Artificial intelligence and the human factor in hospitality
Robotics and artificial intelligence in the hotel industry: an offbeat idea to attract curious customers or a real innovation? Technology definitely has the ability to speed up processes and supply valuable information about guests, which is extremely useful to personalise the service and improve the experience around their stay. Here are some of the areas in which these technologies are already being used to manage hotel stays.
Robots in the hotel. Robots guided by artificial intelligence are already a reality. One example is Connie at the Hilton, a robotic concierge that uses AI developed by IBM. It can recognise human speech and can therefore answer people’s questions, giving out tourist information for example. It also learns from the speech it hears and adapts to the person talking to it, so the more guests talk, the better the reaction.
The Henn-na Hotel in the Japanese city of Nagasaki is the world’s first completely robot-staffed hotel. The automatons give out information (there are various ones on reception set to different “modalities”, from a lifelike but rather expressionless female to a Godzilla-like crocodile), can file things away and can check you in and out, using voice and face recognition technologies.
Prompt replies with chatbots, always. Chatbots are often used by hotels on social media, because they allow customers to ask questions and get answers almost instantly, 24/7. A valuable service for hotels that could also be useful for restaurants, which are often contacted from various parts of the world in completely different time zones, so they can supply information in a way that would be almost impossible through human interaction.
Using the hotel as a showroom. More and more people are using their smartphones to shop, anytime, any place, including when they are travelling. So why not turn the hotel – the rooms and the communal spaces – into one big showroom, where products needed while on holiday or to take home can be tried out? This is something being done by Jd.com, the Chinese e-commerce giant, which has set up a partnership with a number of leading hotel chains, such as Sheraton and Wanda.

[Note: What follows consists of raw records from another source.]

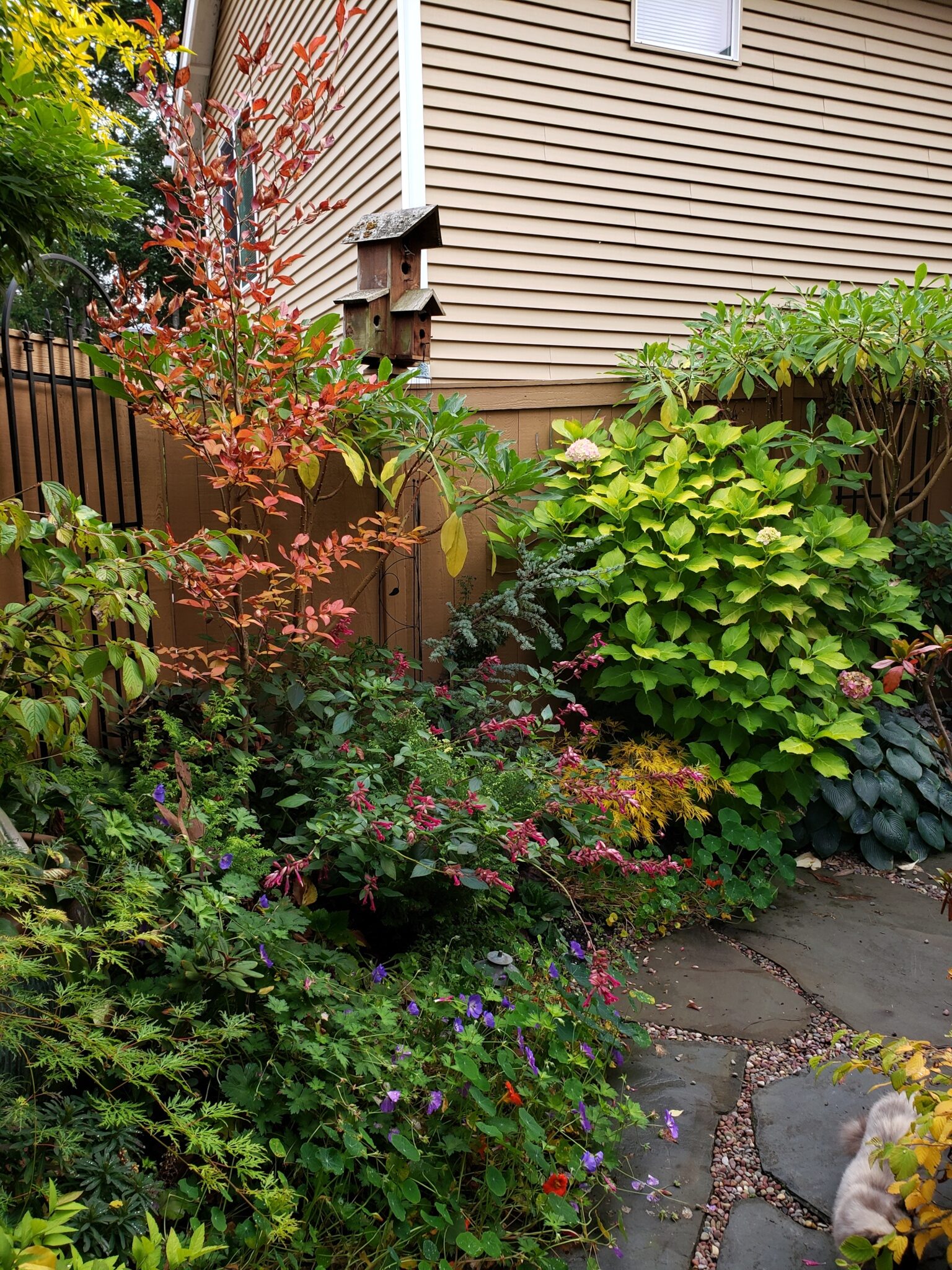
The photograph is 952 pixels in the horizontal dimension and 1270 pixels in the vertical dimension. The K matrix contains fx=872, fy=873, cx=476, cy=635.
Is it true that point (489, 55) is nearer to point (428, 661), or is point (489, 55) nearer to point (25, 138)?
point (25, 138)

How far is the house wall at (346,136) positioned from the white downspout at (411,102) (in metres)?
0.06

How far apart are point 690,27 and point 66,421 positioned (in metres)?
5.15

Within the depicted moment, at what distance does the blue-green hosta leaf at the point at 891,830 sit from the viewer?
3572 mm

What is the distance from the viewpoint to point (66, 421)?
2.87 m

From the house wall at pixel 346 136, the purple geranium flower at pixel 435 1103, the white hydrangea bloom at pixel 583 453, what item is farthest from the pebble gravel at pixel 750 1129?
the house wall at pixel 346 136

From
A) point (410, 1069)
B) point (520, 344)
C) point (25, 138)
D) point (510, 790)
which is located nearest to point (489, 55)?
point (520, 344)

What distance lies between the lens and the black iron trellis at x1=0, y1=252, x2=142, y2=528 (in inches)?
103

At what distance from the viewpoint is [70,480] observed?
2932mm

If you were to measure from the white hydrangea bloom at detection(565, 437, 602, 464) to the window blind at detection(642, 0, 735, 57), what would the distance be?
360 centimetres

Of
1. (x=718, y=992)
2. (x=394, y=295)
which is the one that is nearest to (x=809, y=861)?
(x=718, y=992)

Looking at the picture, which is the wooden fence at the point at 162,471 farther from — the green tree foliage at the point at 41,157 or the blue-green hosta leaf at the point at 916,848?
the blue-green hosta leaf at the point at 916,848

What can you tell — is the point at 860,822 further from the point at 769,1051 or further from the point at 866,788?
the point at 769,1051

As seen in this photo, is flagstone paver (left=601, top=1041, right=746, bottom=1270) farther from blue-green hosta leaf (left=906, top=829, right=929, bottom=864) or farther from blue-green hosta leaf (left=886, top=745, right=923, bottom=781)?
blue-green hosta leaf (left=886, top=745, right=923, bottom=781)

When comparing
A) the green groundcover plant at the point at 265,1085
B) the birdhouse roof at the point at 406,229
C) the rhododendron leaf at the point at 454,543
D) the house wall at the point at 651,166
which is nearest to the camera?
the green groundcover plant at the point at 265,1085
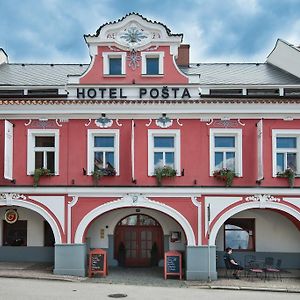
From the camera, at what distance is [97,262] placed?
69.2 feet

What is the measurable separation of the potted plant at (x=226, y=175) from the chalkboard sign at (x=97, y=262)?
5.80 metres

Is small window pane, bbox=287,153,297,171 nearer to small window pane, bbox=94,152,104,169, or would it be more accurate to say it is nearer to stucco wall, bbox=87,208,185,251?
stucco wall, bbox=87,208,185,251

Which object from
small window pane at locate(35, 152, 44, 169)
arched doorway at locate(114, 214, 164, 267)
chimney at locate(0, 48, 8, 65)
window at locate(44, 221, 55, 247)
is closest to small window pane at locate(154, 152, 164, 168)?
arched doorway at locate(114, 214, 164, 267)

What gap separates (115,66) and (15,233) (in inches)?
349

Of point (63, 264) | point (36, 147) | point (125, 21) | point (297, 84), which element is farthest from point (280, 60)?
point (63, 264)

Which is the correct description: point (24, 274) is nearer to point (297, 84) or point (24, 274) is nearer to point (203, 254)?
point (203, 254)

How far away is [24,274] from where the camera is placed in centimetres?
2017

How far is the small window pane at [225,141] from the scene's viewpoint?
2183 cm

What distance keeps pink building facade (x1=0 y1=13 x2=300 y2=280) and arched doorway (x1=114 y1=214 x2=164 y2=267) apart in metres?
1.63

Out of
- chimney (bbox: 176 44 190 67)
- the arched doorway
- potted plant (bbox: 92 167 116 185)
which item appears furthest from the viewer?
chimney (bbox: 176 44 190 67)

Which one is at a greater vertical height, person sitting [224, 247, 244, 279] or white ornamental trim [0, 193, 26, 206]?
white ornamental trim [0, 193, 26, 206]

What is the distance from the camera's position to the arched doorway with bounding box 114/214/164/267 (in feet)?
78.2

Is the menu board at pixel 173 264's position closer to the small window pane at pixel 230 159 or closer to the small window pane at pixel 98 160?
the small window pane at pixel 230 159

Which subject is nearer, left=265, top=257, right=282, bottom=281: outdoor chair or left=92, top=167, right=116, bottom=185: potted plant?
left=265, top=257, right=282, bottom=281: outdoor chair
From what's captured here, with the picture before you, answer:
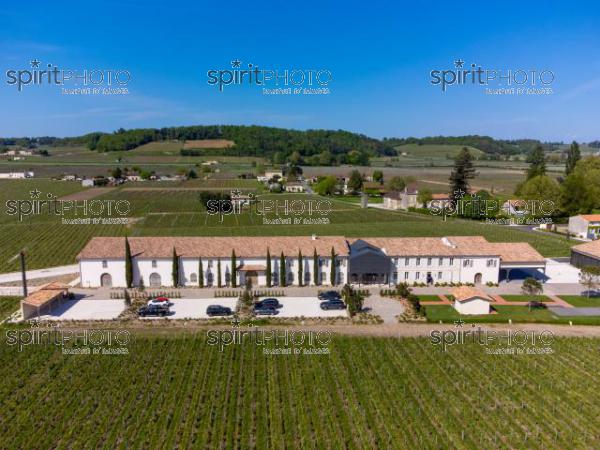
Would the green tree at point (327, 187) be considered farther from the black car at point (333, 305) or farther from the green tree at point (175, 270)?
the black car at point (333, 305)

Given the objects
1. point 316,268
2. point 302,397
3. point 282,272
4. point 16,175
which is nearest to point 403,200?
point 316,268

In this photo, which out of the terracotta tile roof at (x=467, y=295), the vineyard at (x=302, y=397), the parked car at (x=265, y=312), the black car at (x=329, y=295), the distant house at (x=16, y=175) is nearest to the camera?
the vineyard at (x=302, y=397)

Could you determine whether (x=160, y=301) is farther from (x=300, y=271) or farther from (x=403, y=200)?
(x=403, y=200)

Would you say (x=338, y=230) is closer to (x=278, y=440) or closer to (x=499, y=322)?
(x=499, y=322)

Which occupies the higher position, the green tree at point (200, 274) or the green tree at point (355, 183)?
the green tree at point (355, 183)

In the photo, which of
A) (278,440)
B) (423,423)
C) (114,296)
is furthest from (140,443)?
(114,296)

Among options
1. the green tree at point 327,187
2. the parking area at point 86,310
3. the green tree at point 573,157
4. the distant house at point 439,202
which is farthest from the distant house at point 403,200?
the parking area at point 86,310
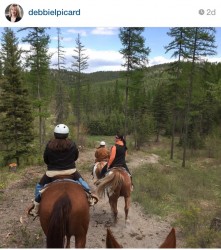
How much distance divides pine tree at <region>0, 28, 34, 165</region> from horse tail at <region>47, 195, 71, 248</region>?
588 inches

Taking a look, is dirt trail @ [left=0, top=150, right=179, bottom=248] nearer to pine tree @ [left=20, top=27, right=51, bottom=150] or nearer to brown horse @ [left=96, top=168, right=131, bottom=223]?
brown horse @ [left=96, top=168, right=131, bottom=223]

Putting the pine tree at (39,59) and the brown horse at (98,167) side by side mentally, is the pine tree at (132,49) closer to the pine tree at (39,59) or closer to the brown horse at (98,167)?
the pine tree at (39,59)

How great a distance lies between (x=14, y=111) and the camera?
62.7ft

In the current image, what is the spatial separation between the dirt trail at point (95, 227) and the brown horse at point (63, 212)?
6.88ft

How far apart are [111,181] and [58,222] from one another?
459 cm

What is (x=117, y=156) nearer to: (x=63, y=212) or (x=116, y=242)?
(x=63, y=212)

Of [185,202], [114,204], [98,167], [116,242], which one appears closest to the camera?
[116,242]

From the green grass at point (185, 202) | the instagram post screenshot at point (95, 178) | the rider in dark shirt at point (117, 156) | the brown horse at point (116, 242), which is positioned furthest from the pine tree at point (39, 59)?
the brown horse at point (116, 242)

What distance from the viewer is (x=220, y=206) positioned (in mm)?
13672

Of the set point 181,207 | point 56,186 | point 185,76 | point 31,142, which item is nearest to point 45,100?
point 31,142

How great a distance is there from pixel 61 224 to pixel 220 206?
10.6 m

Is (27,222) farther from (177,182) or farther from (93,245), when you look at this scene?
(177,182)
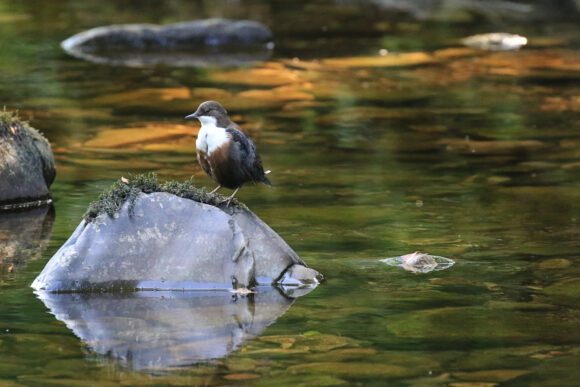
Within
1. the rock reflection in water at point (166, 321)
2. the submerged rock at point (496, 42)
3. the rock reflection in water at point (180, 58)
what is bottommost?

These kinds of technology have their advantages and their disadvantages. Robots don’t of course get tired, they don’t get bored and they can work around the clock, seven days a week. You don’t have to pay them and they can carry out many tasks more quickly than humans (especially repetitive, non-challenging ones) without making mistakes. They can also work in dangerous or hostile environments. At the same time, though, automation can alienate certain types of guest, who are put off by the cold nature of machines and instead want the kind of attention and warmth only human beings can give. On top of that, the initial outlay and maintenance costs associated with these cutting-edge technologies can be high. Finally, the artificial intelligence that exists today is not able to act outside its programmed parameters, so is incapable of dealing with any unexpected situations that may arise.